Short exercise 1: Pull out every line of the records below that contains the word "camera", matching its case exactly.
* BEGIN Text provided *
The Steelers sacked Washington quarterback Alex Smith on a third down with only 19 seconds remaining on a running clock. Washington had just spent its third (and final) timeout prior to that snap.
After Smith was sacked, he ran to the sidelines with the ball. And the "K-ball" (or kicking ball) was "not near where it needed to be brought in" according to referee John Hussey.
As a result, there was no ball to kick on the running clock. So the clock was stopped with eight seconds remaining, and Washington's Dustin Hopkins drilled a 49-yard field goal to trim Washington's deficit to 14-3.
Every point mattered in the game, as it was still tied at 17-17 with 2:49 left when Hopkins kicked the eventual go-ahead field goal. He added another before the game ended, and Washington won 23-17.
How the problem started: Steratore says the problem started when Washington called timeout before third down. Steratore contends that, at that point, the officials should have communicated with each other to get the K-ball ball ready, knowing that Washington didn't have another timeout between third down and fourth down.
He believes the crew should've better anticipated the hurried field goal attempt. Stephon Tuitt sacked Smith with 19 seconds on a running clock. On his wireless microphone, Hussey described the ensuing clock stoppage as an "administrative issue."
That phrase is in the NFL's officiating guidelines, according to Steratore. But it is normally reserved for incidents such as the chain crew getting wiped out during a collision on the sideline, or similar such complications.
Not a blown stoppage of the clock. Which is how Steratore described what took place.
"When you stop this clock, regardless of who benefits, this play is a blowup," Steratore said during his weekly appearance on WDVE radio.
What should've transpired: Here's what should've transpired according to Steratore.
"Immediately (after the sack), one of these officials should be screaming to get a K-ball," Steratore explained.
He went on to say that if, for some reason, an official couldn't grab a suitable K-ball, then they should use any other ball.
* END Text provided *
Short exercise 2: Carry on the article above about the clock stoppage in the Steelers–Washington game, starting right after its last sentence.
* BEGIN Material shown *
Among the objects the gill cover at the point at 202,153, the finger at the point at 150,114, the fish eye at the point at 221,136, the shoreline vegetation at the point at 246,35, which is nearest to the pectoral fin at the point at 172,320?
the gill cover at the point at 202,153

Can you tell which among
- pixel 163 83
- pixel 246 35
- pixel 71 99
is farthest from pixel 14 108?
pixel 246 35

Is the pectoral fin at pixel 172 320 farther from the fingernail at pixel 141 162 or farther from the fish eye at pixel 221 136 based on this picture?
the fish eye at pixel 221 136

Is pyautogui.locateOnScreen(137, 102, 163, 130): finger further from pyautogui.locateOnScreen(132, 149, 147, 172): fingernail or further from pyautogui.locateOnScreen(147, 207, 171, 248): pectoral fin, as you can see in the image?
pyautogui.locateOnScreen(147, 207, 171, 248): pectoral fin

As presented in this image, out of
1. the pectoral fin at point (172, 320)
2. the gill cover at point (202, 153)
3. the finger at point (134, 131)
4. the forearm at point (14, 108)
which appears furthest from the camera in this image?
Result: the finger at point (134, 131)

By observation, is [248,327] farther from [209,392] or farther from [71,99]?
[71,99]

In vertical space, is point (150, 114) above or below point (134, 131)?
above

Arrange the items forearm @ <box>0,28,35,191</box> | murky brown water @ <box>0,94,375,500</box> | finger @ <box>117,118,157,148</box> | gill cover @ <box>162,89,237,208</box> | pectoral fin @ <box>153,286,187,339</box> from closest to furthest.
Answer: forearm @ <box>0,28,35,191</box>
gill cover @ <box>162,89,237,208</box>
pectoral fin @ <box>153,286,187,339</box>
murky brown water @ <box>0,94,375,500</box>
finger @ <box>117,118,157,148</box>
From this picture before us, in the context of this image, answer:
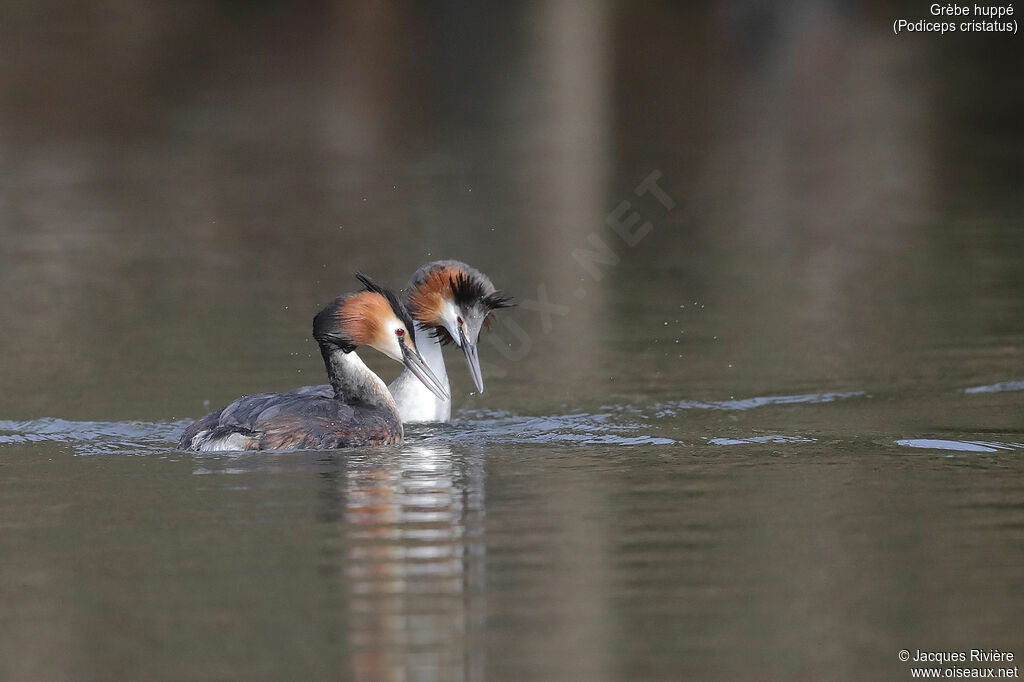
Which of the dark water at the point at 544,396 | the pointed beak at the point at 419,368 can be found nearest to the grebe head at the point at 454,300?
the dark water at the point at 544,396

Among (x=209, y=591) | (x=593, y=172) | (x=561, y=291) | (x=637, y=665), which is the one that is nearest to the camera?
(x=637, y=665)

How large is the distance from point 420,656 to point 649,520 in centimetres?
190

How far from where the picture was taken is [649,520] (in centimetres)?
727

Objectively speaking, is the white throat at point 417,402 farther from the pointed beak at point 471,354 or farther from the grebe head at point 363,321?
the grebe head at point 363,321

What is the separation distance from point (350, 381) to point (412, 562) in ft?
9.72

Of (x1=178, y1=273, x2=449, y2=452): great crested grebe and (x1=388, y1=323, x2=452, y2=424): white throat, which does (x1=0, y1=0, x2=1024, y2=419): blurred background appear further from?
(x1=178, y1=273, x2=449, y2=452): great crested grebe

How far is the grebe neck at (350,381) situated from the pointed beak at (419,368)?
9.0 inches

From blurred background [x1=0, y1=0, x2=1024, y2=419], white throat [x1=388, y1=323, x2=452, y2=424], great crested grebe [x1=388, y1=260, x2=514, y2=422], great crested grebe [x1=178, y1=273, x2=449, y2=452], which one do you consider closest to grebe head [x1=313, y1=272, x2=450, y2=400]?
great crested grebe [x1=178, y1=273, x2=449, y2=452]

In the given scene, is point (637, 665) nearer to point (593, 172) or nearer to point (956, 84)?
* END Material shown *
Result 1:
which appears furthest from the camera in this image?
Among (x=209, y=591) | (x=593, y=172) | (x=561, y=291) | (x=637, y=665), which is the one that is nearest to the camera?

Result 2:
"We aren't in a Pop Warner game where we hired someone off the sideline to run around with the balls and disappear a little early to get in line before halftime. There are people on the sideline in the NFL. One with the regular footballs, and another guy with a big vest on and a giant letter 'K' is standing next to that official with all the kicking balls."
But that wasn't where the screw-up ended.
"Then there was the inadvertent signaling of the official stopping of the clock with eight seconds left. And that can never happen. You don't stop a clock like that because someone doesn't have a football yet."
Tomlin peeved: Understandably, Tomlin was still peeved Tuesday afternoon about what transpired.
"I knew they were wrong," Tomlin said during his Tuesday press conference. "I was trying to help them get it right. I'm not looking for explanations."
Some Steelers fans on Twitter were wondering why Smith wasn't called for a delay of game. Steratore had an answer for that question, too.
"If it's third down going to fourth, we really aren't supposed to kick with anything besides a K-ball," Steratore explained. "So it's not a delay of game by rule in that sense because he is not doing anything intentionally to benefit his team. But he is actually putting them in a more difficult position."
Steratore added, Smith shouldn't have left the field with the ball. But "80% of plays in the NFL" don't end with the officials using the same ball on the next snap, unless the previous play had been "a run up the middle between the hashes."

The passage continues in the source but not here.